• Work required: Even where a record seems odd, copy it exactly as it appears below.

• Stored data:
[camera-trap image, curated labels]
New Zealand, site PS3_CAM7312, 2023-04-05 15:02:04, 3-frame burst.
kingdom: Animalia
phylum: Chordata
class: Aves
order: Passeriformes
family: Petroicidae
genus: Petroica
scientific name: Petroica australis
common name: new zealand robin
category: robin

• Solved exercise:
[camera-trap image, curated labels]
New Zealand, site PS3_CAM7312, 2023-04-05 15:02:04, 3-frame burst.
kingdom: Animalia
phylum: Chordata
class: Aves
order: Passeriformes
family: Petroicidae
genus: Petroica
scientific name: Petroica australis
common name: new zealand robin
category: robin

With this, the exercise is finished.